Когда же он начинал говорить, в его лице являлась твердая и гордая уверенность того необыкновенного ума, который умел распутывать самые сложные вопросы, овладевать ими и представлять в таком виде, в каком ему было желательно изложить их своим слушателям; глаза горели не теплым светом воодушевления, но ярким, светлым огнем проницательного, анализирующего разума; слова следовали друг за другом с удивительной правильностью и логичностью или с удивительною силой поражали противника в диалектической борьбе; он никогда не овладевал сердцами слушателей, он покорял их рассудок.
Императрица протянула Руэру стройную белую ручку, которую тот почтительно поцеловал. Потом, по знаку императрицы, сел напротив нее.
– Ваше величество дали мне знать, – сказал он, – что позволяете мне засвидетельствовать вам свою преданность, – от всего сердца благодарю за эту милость.
Евгения с улыбкой взглянула на него.
– С другим человеком, – сказала она, – я поискала бы предлог, чтобы выразить ему то, что именно хотела сказать, с вами же, дорогой Руэр, это бесполезно, вы тотчас смекнете. Поэтому я прямо выскажу, зачем пригласила вас.
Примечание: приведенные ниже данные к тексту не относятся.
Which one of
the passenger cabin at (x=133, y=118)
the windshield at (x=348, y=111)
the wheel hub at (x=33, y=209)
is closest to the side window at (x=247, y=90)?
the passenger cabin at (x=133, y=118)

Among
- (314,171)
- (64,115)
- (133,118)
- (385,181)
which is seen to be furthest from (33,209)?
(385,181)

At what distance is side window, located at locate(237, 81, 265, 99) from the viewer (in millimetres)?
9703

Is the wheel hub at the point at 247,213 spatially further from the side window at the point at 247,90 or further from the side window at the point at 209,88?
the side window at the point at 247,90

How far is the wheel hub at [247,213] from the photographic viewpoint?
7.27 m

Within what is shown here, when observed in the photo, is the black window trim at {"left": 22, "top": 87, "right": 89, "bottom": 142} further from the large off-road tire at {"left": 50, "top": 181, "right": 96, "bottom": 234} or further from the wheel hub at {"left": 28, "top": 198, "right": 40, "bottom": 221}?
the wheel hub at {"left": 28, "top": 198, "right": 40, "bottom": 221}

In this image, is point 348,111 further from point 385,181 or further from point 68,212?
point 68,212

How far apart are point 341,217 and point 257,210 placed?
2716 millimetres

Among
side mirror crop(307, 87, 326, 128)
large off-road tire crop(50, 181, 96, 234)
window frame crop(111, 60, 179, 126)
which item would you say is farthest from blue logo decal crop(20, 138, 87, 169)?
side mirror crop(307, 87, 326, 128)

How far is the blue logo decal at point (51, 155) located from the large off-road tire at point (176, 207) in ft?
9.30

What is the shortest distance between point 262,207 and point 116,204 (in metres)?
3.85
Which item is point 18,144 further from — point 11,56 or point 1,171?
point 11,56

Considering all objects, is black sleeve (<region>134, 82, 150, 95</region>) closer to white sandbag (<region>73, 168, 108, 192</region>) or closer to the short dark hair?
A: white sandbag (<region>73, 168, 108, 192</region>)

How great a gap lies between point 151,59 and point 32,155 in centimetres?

– Я сочту себя счастливым, – отвечал Руэр, – если буду в состоянии служить вам в чем-либо.
– Вам известно, мой дорогой министр, – продолжала императрица, – что беспокойство опять овладело всем политическим миром. Я с ужасом слышу, что несчастный люксембургский вопрос угрожает принять дурной оборот и принудить нас к жестокой войне. Я боюсь вмешиваться в политику, это не та сфера, в которой я должна приносить пользу Франции, но, как известно, политика женщин вообще заключается в старании сохранить мир, и я желала бы содействовать, сколько могу, отказу от войны. Я настоятельно просила императора не доводить дела до крайности, и, – прибавила она с грациозной улыбкой, складывая кончики пальцев, – хотела еще просить вас, верную опору государя, его лучшего советника, помочь мне сохранить мир; скажите свое веское слово, чтобы Франция, еще не залечившая своих старых ран, не была принуждена вступить в новую, столь жестокую борьбу.
Государственный министр с удивлением посмотрел на посерьезневшую императрицу и с почтительным вниманием слушал ее до конца.
– Естественно, – ответил он, – что благородное сердце вашего величества содрогается перед ужасами войны, хотя я убежден, что вы благословите французские знамена, когда они отправятся за новыми лаврами для отечества.
Евгения слегка закусила нижнюю губу и на минуту опустила глаза вниз.